Each chapter begins with a brief introduction to the book in the LXX, including the translation style from Hebrew to Greek by the LXX translators. The introductions conclude with a selected bibliography. The Greek text (Rahlfs-Hanhart) is then presented to the reader in a verse-by-verse fashion with comments throughout. Because the target audience is assumed to have a sufficient knowledge and understanding of New Testament Greek, the comments are not exhaustive but intentional.

Jobes has curated the volume so that readers will gain a better sense of the LXX style and form, and thus build upon a previously laid foundation. There are occasional comments on vocabulary, including parsing and lexical information not included in Metzger’s Lexical Aids for Students of New Testament Greek.
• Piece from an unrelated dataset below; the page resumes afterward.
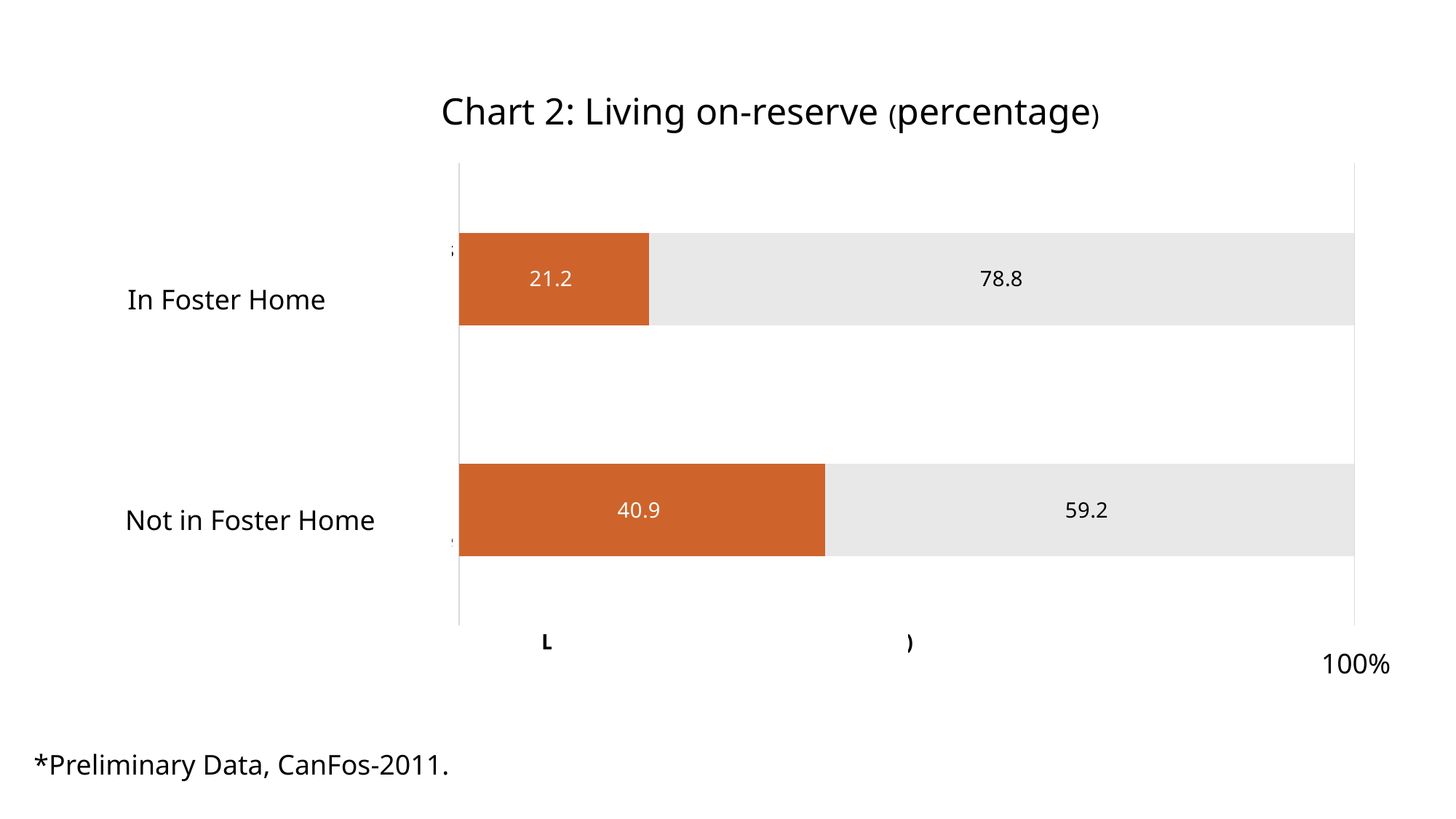
What is the total of the stacked bar for In Foster Home? 100 Which category has the smaller grey segment? Not in Foster Home What is the difference between the grey segment values for In Foster Home and Not in Foster Home? 19.6 What is the difference between the orange segment values for Not in Foster Home and In Foster Home? 19.7 What is the value of the orange segment for Not in Foster Home? 40.9 What is the value of the grey segment for Not in Foster Home? 59.2 What is the value of the orange segment for In Foster Home? 21.2 How many categories are shown on the chart? 2 What kind of chart is shown on the slide? Stacked bar chart Which category has the larger orange segment, In Foster Home or Not in Foster Home? Not in Foster Home What is the value of the grey segment for In Foster Home? 78.8 What is the title of the chart? Chart 2: Living on-reserve (percentage)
The reader will also encounter a translation of the LXX from NETS, and a list of all texts quoted by New Testament authors.

Discovering the Septuagint: A Guided Reader edited by Karen Jobes is an excellent companion resource for anyone interested in expanding their understanding of the Greek language beyond the New Testament. It is a much needed bridge that has now been built, and Greek students everywhere should rejoice in this long awaited tool. As someone with an intermediate knowledge of New Testament Greek, I found this volume well situated for the task it presents and very helpful in its explanations.

That said, it isn’t a resource for everybody. However, if you are reading this review with interests, then I can almost guarantee that it is a resource that will benefit you. It will keep you sharp in your linguistic pursuits and guide you across a newly constructed bridge that previously required a longwinded jump. For that reason alone, it comes highly recommended!